The request
Count the lines in the records that contain the string "twig", matching case exactly. Reply with the number alone.

Records of spatial reasoning questions
- - - - -
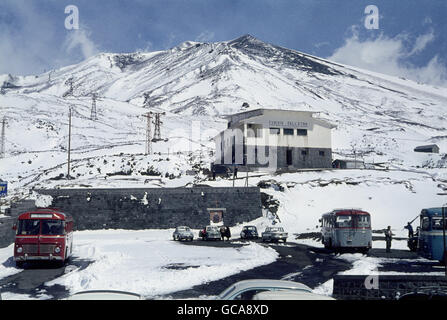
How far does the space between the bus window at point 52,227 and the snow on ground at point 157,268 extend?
2.27 metres

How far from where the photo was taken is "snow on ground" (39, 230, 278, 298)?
15.7 metres

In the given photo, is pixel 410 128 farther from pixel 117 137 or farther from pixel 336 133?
pixel 117 137

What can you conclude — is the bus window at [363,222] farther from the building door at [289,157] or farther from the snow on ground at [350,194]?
the building door at [289,157]

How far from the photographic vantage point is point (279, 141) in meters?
65.2

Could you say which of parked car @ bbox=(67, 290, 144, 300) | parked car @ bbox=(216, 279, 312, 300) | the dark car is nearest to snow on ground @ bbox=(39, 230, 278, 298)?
parked car @ bbox=(216, 279, 312, 300)

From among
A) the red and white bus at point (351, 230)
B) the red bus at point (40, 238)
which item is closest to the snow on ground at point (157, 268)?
the red bus at point (40, 238)

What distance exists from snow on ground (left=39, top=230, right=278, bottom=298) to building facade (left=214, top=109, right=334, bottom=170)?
115 ft

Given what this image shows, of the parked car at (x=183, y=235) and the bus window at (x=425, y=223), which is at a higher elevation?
the bus window at (x=425, y=223)

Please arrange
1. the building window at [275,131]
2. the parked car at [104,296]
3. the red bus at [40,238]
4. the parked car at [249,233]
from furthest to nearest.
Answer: the building window at [275,131] → the parked car at [249,233] → the red bus at [40,238] → the parked car at [104,296]

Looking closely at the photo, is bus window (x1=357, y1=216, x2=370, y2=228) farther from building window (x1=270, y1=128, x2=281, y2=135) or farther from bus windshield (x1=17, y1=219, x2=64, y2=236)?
building window (x1=270, y1=128, x2=281, y2=135)

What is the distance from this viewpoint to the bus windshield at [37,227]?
20156 mm

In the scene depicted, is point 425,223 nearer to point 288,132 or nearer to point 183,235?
point 183,235

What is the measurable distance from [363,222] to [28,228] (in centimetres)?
1977
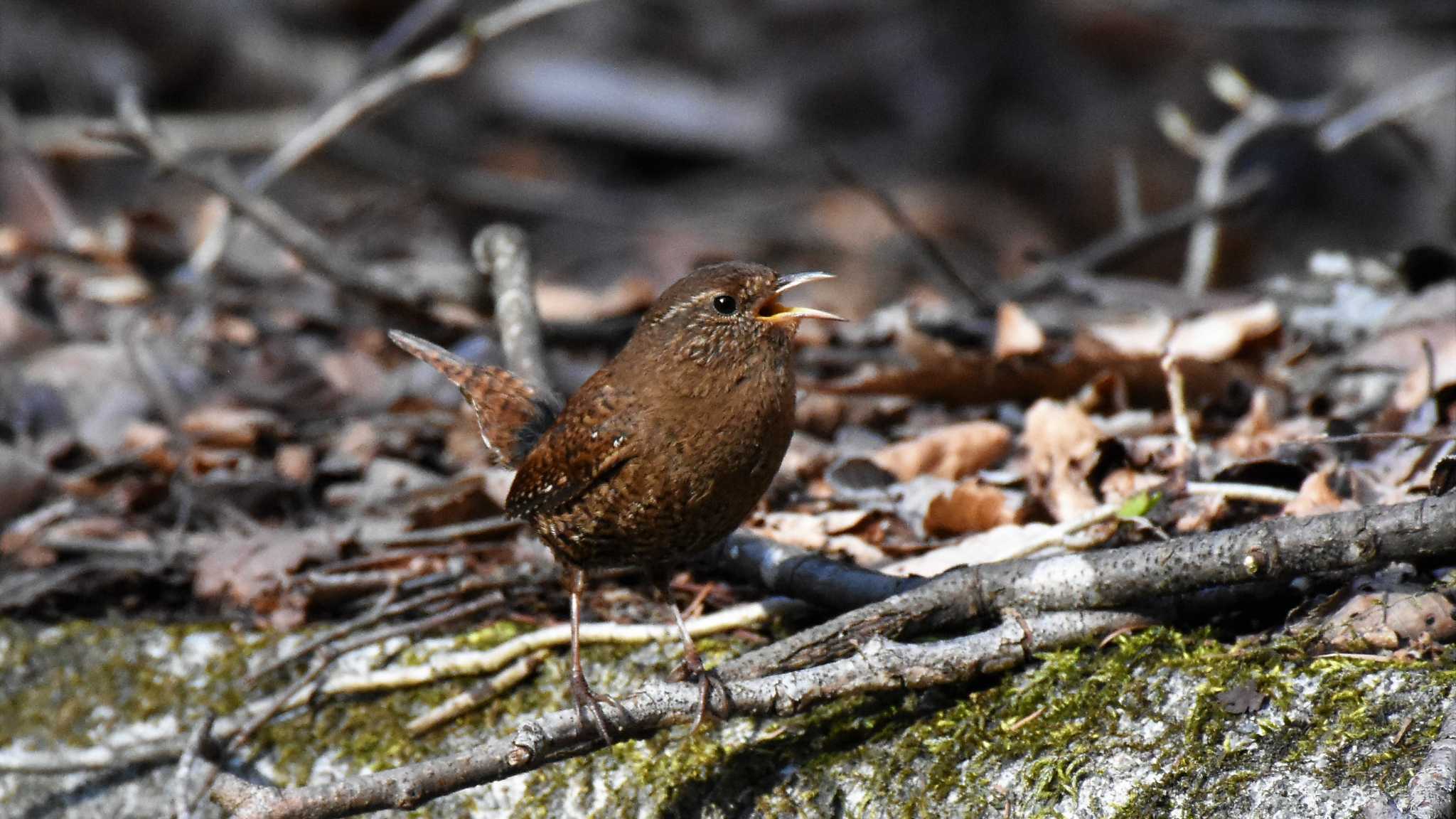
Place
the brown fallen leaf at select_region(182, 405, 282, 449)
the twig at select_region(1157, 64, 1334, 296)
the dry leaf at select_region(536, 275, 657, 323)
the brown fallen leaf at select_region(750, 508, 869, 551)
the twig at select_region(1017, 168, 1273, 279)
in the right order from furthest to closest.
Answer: the twig at select_region(1157, 64, 1334, 296)
the twig at select_region(1017, 168, 1273, 279)
the dry leaf at select_region(536, 275, 657, 323)
the brown fallen leaf at select_region(182, 405, 282, 449)
the brown fallen leaf at select_region(750, 508, 869, 551)

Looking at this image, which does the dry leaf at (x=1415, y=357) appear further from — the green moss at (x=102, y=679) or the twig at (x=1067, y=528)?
the green moss at (x=102, y=679)

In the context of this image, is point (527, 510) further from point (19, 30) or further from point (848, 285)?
point (19, 30)

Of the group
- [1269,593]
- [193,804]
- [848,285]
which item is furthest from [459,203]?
[1269,593]

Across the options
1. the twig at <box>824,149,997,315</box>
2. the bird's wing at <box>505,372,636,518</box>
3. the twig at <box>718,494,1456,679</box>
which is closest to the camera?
the twig at <box>718,494,1456,679</box>

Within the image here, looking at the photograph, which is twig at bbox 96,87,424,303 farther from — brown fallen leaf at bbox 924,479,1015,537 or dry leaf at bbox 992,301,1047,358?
brown fallen leaf at bbox 924,479,1015,537

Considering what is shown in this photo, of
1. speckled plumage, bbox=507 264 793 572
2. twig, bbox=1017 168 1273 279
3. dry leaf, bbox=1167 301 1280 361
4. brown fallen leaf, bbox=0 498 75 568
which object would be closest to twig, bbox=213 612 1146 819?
speckled plumage, bbox=507 264 793 572

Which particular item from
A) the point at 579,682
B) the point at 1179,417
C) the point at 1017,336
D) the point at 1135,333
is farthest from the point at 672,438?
the point at 1135,333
- - - - -
Task response
11